STATED TASK:
Go to the line that contains "Which one is furthest" and extract it along with every line after it, exactly, through the end of the data below.

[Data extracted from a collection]
• • • • •
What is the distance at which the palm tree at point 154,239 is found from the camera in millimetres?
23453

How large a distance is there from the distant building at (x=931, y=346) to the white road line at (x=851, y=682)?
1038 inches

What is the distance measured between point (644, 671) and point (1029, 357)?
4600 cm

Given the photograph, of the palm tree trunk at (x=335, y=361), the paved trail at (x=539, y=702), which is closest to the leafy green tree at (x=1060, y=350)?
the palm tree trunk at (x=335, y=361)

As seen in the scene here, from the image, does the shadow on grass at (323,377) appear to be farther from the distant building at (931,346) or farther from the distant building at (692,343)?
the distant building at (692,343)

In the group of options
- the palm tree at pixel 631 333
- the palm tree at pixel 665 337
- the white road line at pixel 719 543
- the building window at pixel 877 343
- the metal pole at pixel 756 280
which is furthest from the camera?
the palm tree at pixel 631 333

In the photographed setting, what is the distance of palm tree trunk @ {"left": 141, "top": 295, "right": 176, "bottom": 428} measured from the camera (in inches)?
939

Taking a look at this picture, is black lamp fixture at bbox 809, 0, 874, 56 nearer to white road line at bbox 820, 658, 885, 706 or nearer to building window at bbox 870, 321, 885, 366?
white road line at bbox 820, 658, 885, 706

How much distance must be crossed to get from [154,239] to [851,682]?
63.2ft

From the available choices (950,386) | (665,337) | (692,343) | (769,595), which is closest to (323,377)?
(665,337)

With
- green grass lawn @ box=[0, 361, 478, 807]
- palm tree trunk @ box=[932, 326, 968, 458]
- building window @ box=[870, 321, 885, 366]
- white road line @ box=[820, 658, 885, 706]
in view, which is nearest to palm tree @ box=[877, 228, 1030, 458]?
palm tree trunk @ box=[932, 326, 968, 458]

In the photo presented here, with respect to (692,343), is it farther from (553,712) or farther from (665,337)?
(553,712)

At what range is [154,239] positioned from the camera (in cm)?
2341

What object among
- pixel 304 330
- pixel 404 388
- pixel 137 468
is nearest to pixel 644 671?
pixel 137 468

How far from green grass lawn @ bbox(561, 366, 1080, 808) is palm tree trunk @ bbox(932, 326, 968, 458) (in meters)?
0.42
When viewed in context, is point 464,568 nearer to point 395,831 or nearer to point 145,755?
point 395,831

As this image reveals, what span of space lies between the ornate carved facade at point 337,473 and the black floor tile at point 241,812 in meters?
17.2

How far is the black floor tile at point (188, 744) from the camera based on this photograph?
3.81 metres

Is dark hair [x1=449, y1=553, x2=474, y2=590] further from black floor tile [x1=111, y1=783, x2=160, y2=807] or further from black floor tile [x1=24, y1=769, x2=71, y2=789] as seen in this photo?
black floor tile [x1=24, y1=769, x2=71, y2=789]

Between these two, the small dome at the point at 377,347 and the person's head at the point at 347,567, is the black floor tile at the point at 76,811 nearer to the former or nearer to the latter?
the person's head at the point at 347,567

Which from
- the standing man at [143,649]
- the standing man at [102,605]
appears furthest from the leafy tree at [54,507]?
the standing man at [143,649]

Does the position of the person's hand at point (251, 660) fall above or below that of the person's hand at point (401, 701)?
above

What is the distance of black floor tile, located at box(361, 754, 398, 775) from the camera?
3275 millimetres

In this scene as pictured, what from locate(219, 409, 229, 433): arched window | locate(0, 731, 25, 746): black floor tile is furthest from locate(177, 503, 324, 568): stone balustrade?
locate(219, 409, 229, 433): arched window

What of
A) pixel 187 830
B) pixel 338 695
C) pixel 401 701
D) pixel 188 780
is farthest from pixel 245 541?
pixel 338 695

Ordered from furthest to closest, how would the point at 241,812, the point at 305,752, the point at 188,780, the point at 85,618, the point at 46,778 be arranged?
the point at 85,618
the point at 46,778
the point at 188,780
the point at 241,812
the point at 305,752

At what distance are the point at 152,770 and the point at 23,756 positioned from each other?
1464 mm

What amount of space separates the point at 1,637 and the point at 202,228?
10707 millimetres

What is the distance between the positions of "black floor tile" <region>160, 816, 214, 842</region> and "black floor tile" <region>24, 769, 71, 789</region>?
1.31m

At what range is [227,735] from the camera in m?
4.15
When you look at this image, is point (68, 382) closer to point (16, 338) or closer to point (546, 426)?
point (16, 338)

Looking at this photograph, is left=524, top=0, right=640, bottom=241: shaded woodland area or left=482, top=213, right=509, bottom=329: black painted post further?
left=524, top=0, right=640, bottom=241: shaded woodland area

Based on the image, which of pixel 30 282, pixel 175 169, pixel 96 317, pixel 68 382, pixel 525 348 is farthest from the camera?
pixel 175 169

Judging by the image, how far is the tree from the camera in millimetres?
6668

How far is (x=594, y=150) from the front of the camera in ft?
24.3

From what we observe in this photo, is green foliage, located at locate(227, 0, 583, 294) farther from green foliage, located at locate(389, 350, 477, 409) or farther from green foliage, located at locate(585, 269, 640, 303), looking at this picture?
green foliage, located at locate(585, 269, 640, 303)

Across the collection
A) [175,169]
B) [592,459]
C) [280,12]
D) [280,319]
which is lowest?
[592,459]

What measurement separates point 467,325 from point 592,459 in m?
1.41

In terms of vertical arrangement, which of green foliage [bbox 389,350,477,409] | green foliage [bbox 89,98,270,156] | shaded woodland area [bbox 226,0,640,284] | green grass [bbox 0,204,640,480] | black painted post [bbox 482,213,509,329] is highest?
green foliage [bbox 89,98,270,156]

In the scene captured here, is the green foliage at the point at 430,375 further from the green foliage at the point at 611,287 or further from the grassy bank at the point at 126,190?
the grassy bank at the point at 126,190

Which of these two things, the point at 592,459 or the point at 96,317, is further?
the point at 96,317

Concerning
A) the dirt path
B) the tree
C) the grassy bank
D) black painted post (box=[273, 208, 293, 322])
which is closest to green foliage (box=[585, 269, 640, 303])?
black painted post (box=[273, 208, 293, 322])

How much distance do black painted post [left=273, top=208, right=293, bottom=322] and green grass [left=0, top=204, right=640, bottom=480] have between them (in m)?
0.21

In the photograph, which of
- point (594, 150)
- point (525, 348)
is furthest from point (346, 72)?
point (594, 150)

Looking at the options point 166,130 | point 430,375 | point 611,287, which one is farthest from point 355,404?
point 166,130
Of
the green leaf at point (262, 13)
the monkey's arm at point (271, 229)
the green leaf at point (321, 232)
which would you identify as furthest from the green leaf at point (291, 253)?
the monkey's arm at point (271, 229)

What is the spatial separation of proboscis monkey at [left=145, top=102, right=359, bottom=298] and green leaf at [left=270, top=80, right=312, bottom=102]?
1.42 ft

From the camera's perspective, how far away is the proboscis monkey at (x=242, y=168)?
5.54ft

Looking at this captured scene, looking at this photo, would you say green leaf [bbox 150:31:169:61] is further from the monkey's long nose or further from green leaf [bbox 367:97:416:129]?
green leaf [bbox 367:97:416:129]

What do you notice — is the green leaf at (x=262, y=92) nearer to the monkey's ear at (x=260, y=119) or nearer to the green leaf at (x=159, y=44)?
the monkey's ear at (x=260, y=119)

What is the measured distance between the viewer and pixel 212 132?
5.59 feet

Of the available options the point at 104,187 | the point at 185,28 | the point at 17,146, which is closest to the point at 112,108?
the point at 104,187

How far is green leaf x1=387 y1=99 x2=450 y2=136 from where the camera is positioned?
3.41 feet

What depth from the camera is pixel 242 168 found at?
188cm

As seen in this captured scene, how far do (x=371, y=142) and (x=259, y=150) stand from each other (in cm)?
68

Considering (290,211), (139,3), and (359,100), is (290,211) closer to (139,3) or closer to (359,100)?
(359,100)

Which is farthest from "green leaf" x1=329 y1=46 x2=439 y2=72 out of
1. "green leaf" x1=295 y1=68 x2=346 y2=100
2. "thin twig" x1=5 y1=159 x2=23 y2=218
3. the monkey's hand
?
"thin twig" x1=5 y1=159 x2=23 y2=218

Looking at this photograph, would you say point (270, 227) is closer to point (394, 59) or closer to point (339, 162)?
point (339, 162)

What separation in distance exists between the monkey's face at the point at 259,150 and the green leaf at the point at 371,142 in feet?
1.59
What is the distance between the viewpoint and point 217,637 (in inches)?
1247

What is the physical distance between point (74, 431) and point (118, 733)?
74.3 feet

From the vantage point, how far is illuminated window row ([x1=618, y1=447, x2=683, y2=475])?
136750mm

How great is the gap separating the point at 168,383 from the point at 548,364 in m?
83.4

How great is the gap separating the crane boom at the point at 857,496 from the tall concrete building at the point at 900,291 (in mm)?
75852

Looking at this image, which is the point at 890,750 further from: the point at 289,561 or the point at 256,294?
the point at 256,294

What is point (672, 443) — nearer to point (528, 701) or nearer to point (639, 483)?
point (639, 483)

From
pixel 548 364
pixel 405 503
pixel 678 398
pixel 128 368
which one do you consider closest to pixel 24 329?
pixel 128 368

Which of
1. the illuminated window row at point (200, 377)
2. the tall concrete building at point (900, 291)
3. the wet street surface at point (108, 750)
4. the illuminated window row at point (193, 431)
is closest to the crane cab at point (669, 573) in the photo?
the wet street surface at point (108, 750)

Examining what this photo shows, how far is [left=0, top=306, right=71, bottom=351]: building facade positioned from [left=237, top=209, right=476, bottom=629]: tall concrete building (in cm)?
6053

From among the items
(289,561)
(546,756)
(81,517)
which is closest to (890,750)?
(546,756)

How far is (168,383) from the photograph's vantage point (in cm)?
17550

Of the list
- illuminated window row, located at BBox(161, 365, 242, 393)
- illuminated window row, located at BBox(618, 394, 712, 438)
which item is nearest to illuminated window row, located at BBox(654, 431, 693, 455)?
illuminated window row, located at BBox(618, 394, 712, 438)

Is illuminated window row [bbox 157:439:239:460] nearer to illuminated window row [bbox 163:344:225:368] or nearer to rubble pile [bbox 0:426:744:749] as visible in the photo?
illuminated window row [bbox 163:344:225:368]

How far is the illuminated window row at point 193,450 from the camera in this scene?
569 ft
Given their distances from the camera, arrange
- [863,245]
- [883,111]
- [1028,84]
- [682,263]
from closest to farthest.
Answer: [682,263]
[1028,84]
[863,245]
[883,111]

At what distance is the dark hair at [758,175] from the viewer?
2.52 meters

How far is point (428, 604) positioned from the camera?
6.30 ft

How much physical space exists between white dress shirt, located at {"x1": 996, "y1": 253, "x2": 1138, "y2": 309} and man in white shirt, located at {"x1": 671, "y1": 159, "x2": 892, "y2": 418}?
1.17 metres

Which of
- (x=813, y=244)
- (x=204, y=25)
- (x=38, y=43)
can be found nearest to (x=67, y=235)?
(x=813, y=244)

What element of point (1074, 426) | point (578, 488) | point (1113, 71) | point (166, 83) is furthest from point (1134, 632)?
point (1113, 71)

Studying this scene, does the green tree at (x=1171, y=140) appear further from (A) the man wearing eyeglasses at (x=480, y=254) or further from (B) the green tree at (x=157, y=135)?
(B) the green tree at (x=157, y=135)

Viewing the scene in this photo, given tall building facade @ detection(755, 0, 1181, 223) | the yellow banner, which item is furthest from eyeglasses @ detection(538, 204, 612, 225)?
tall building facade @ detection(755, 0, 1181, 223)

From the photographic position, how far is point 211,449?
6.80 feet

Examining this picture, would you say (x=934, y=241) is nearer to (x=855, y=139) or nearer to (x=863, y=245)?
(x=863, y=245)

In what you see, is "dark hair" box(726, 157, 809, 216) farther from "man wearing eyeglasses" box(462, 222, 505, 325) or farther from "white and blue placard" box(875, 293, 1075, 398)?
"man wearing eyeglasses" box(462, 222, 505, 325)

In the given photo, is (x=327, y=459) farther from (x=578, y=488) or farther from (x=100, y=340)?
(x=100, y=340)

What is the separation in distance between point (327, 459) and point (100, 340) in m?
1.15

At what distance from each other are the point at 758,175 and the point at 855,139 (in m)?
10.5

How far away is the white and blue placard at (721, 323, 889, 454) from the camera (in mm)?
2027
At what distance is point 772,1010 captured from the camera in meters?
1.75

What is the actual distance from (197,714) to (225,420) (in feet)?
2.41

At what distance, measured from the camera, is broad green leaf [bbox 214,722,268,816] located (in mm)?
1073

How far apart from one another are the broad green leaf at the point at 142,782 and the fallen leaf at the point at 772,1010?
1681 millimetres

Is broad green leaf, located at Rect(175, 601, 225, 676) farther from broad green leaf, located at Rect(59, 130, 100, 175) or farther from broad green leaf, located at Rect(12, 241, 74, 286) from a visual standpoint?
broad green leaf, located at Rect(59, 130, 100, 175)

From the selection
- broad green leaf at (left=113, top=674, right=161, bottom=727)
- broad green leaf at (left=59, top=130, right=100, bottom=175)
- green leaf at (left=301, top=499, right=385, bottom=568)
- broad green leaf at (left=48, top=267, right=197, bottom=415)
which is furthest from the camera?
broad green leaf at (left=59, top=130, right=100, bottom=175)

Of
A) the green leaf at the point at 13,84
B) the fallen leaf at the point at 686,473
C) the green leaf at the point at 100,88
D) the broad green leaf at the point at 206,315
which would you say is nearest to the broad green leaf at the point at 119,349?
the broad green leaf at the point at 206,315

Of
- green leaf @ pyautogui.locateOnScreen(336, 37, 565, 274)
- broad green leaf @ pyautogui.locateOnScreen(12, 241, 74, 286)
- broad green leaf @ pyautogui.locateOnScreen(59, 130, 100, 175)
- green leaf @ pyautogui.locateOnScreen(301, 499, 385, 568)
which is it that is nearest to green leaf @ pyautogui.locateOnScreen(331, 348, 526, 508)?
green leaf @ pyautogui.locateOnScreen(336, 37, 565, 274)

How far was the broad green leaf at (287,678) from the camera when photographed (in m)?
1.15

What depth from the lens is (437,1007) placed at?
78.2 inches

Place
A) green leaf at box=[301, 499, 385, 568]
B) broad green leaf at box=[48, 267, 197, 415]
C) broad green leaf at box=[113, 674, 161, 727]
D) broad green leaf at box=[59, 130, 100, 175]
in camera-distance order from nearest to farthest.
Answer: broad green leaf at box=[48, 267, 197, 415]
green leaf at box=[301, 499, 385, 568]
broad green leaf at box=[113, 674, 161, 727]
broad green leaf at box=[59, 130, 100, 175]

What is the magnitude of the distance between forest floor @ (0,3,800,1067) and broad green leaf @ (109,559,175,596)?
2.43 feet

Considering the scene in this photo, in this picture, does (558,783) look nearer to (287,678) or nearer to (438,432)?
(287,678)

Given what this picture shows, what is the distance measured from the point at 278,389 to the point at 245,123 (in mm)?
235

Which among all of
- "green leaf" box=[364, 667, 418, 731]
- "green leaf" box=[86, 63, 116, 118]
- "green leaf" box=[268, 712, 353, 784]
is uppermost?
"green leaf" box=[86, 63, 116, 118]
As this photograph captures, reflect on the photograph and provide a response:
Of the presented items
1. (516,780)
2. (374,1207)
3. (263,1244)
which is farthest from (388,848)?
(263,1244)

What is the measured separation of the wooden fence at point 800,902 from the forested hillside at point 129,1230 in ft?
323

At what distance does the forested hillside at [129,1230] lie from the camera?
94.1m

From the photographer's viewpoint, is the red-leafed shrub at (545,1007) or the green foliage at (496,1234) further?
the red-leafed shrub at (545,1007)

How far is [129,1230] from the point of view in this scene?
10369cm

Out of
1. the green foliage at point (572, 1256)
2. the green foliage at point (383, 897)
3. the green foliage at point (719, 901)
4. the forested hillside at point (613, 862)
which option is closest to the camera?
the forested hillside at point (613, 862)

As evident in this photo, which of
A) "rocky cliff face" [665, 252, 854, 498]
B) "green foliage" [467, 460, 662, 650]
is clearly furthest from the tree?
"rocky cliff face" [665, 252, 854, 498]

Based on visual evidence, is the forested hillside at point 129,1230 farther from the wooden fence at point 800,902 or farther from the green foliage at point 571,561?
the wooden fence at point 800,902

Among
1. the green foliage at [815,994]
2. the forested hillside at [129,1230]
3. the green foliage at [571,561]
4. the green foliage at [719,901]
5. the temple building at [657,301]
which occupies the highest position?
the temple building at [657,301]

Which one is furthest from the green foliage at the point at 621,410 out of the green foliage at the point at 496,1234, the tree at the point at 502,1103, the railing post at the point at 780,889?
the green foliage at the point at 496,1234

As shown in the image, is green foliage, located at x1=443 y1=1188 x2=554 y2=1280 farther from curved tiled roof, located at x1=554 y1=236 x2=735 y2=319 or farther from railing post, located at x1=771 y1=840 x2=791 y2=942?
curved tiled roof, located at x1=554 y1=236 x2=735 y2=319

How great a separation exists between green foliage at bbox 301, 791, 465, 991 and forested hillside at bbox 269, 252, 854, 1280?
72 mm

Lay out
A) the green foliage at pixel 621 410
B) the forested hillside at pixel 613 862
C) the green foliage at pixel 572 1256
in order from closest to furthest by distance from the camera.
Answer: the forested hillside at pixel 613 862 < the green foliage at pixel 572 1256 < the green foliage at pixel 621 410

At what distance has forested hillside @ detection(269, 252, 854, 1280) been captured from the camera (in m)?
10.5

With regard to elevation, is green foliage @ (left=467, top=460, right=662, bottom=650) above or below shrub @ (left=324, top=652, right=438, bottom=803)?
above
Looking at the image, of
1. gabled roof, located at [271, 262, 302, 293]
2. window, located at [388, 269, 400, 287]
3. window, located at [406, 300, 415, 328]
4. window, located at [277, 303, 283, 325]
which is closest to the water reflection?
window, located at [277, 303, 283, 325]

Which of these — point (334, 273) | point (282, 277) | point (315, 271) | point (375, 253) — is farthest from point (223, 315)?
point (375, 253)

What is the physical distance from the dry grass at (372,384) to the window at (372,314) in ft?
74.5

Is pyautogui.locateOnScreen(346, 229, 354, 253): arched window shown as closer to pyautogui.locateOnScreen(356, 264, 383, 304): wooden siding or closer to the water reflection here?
• • • • •
TASK SOLUTION:
Which one is furthest from the green foliage at the point at 621,410 out of the green foliage at the point at 496,1234, the tree at the point at 502,1103, the railing post at the point at 780,889?
the green foliage at the point at 496,1234

As shown in the image, is green foliage, located at x1=443 y1=1188 x2=554 y2=1280 farther from curved tiled roof, located at x1=554 y1=236 x2=735 y2=319 or farther from railing post, located at x1=771 y1=840 x2=791 y2=942?
curved tiled roof, located at x1=554 y1=236 x2=735 y2=319

How great a separation exists between green foliage at bbox 301, 791, 465, 991 and forested hillside at bbox 269, 252, 854, 1280?
72 mm

Lay out
A) the green foliage at pixel 621 410
B) the forested hillside at pixel 613 862
C) the green foliage at pixel 572 1256
in order from closest to furthest by distance from the camera.
Answer: the forested hillside at pixel 613 862 < the green foliage at pixel 572 1256 < the green foliage at pixel 621 410

At what distance has forested hillside @ detection(269, 252, 854, 1280) been captured from the camera (in m)?
10.5

With regard to elevation, is green foliage @ (left=467, top=460, right=662, bottom=650) above or below shrub @ (left=324, top=652, right=438, bottom=803)?
above
Looking at the image, of
1. gabled roof, located at [271, 262, 302, 293]
2. window, located at [388, 269, 400, 287]
3. window, located at [406, 300, 415, 328]
4. window, located at [277, 303, 283, 325]
which is closest to the water reflection?
window, located at [277, 303, 283, 325]

Which of these — point (334, 273) | point (282, 277) | point (315, 271) | point (375, 253) — is farthest from point (223, 315)?
point (375, 253)

What is the physical distance from the dry grass at (372,384) to the window at (372,314) in ft?
74.5

Is pyautogui.locateOnScreen(346, 229, 354, 253): arched window shown as closer to pyautogui.locateOnScreen(356, 264, 383, 304): wooden siding or closer to the water reflection here?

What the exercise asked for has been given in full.